Task requirements: Working line by line, output the entries below exactly as they appear.
-- Data to use follows --
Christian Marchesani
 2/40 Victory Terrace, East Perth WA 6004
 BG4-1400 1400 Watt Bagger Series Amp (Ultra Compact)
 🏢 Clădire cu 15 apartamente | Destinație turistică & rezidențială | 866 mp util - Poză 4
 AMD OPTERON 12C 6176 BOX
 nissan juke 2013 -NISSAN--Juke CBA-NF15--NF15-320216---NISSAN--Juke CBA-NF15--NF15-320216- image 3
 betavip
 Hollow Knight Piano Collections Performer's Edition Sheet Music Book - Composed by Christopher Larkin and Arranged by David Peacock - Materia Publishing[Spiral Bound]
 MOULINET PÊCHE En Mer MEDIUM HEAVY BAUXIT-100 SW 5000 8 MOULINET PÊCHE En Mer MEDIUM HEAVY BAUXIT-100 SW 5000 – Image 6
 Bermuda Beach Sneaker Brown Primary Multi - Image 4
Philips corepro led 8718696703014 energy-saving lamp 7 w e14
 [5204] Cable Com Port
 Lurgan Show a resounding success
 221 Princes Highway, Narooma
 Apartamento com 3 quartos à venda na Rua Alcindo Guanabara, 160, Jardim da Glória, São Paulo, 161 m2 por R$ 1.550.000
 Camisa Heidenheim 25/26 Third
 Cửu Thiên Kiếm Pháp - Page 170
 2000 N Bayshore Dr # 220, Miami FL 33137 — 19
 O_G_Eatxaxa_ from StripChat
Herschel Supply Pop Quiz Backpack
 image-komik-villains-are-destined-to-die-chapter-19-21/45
-- Data to use concluded --
Task response:
Christian Marchesani
 2/40 Victory Terrace, East Perth WA 6004
 BG4-1400 1400 Watt Bagger Series Amp (Ultra Compact)
 🏢 Clădire cu 15 apartamente | Destinație turistică & rezidențială | 866 mp util - Poză 4
 AMD OPTERON 12C 6176 BOX
 nissan juke 2013 -NISSAN--Juke CBA-NF15--NF15-320216---NISSAN--Juke CBA-NF15--NF15-320216- image 3
 betavip
 Hollow Knight Piano Collections Performer's Edition Sheet Music Book - Composed by Christopher Larkin and Arranged by David Peacock - Materia Publishing[Spiral Bound]
 MOULINET PÊCHE En Mer MEDIUM HEAVY BAUXIT-100 SW 5000 8 MOULINET PÊCHE En Mer MEDIUM HEAVY BAUXIT-100 SW 5000 – Image 6
 Bermuda Beach Sneaker Brown Primary Multi - Image 4
Philips corepro led 8718696703014 energy-saving lamp 7 w e14
 [5204] Cable Com Port
 Lurgan Show a resounding success
 221 Princes Highway, Narooma
 Apartamento com 3 quartos à venda na Rua Alcindo Guanabara, 160, Jardim da Glória, São Paulo, 161 m2 por R$ 1.550.000
 Camisa Heidenheim 25/26 Third
 Cửu Thiên Kiếm Pháp - Page 170
 2000 N Bayshore Dr # 220, Miami FL 33137 — 19
 O_G_Eatxaxa_ from StripChat
Herschel Supply Pop Quiz Backpack
 image-komik-villains-are-destined-to-die-chapter-19-21/45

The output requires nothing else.